Under the Armed Forces Act 2006 2001 no military personnel may refuse a direct order from a commanding officer unless such an order breaches the act and anyone refusing to comply is liable for detention, a court marshal and being discharged from the armed services. See Armed Forces Act 2006 / 2011
Despite the known ramifications of refusing an order some 16 soldiers staged a sit-down protest during a military parade on the command of Corporal Anthony Brown, the ringleader in the revolt.
During a parade whereby top military brass attended in front of a crowd of more than 1,000 people the order was given to stand to attention, however Corporal Anthony Brown countered the order by ordering troops to sit down; which they did.
To the astonishment of the drill sergeant major the soldiers refused to get up on his command; all 16 soldiers were arrested and duly charged with disobeying a direct order.
After yesterday’s trial at a military court in Bulford, Wiltshire, the judge order 15 of the personnel to be jailed for a period of 40 days whilst the ring leader, Corporal Anthony Brown, was ordered jailed for 60 days and to be dishonourably discharged after completing his prison sentence.
During his summation judge Alan Large told the soldiers that each of them had ‘brought shame and embarrassment’ on themselves, their regiment and indeed the Army.
The question as to why these soldiers refused an order stems from growing tensions within the regiment. Colonel Clive Whitwham, prosecuting told the court that the members of the battalion’s recce platoon, all who had fought against the Taliban in Afghanistan, had been seething at being badly managed and ‘not appreciated’.
According to Colonel Whitwham the initial problems arose when their commanders, Captain Stanton and second-in-command Sergeant Scott Dyson, got drunk and decided to sleep off their hangovers at the finish line of a training march across the Brecon Beacons in March.
It was stated that the conditions were freezing and the troops were understandably furious that the two commanders were sleeping instead of being ready to greet the troops.
The animostity began during another training exercise, this time in Askari on the plains of Kenya in February due to yet more mismanagment and that this point it was noted the troops were feeling used and abused.
No military personnel within Her Majesty’s Armed Force must be allowed to rebel without following the letter of military law; which in this case they clearly broke.
However, it is easy to see why our troops are beginning to feel as if they are mismanaged and feeling abused.
We continuously see the MoD cutting back on personnel and essential equipment; often due to not having sufficient funds beause of the MoD’s incompetency.
It is little wonder why such an act took place and indeed why it has occurred before? It is, as we stated, wrong to take such action but shouldn’t this be considered as a wake up call for the Government to seriously look at the way our troops are being treated?

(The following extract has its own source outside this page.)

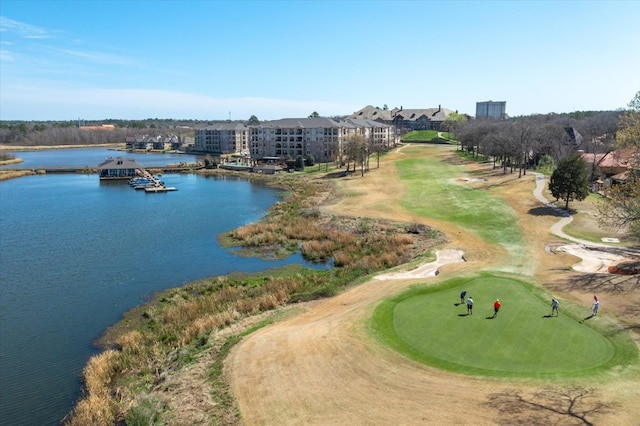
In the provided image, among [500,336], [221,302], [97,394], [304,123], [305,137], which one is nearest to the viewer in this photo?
[97,394]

Maybe it is time that we removed the cancer, that being the incompetent civil servants, from the MoD and started spending the funds in areas that benefit our troops, such as higher pay packets and better equipment.

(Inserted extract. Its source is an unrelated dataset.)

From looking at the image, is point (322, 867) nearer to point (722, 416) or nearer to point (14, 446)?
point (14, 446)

On the MoD’s existing course of cost cutting it’s likely the next major conflict our troops will be ordered into will consist of little more than a stick with a white flag atop for they certainly won’t have the equipment to adquately defend themselves.

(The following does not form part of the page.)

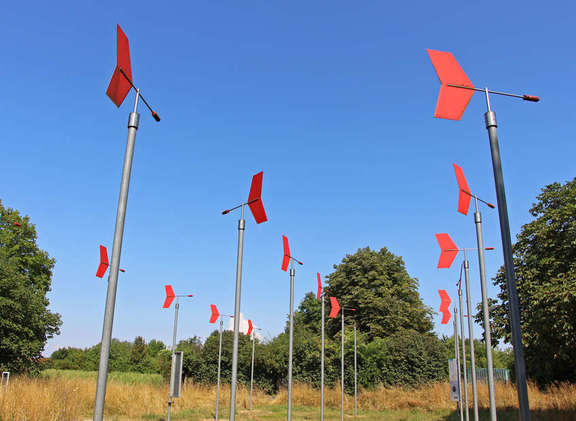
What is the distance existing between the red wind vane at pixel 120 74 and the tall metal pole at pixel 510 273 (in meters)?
4.79

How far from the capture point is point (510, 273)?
526cm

The judge’s summation was perfectly correct but what was missing from all of this was any mention to the conduct of either Captain Stanton or second-in-command Sergeant Scott Dyson.
If these two individuals have not been court marshalled then the sentencing of the 16 soldiers will be little more than a farce and will do far more damage to the reputation of the regiment and army than Judge Alan Large currently perceives.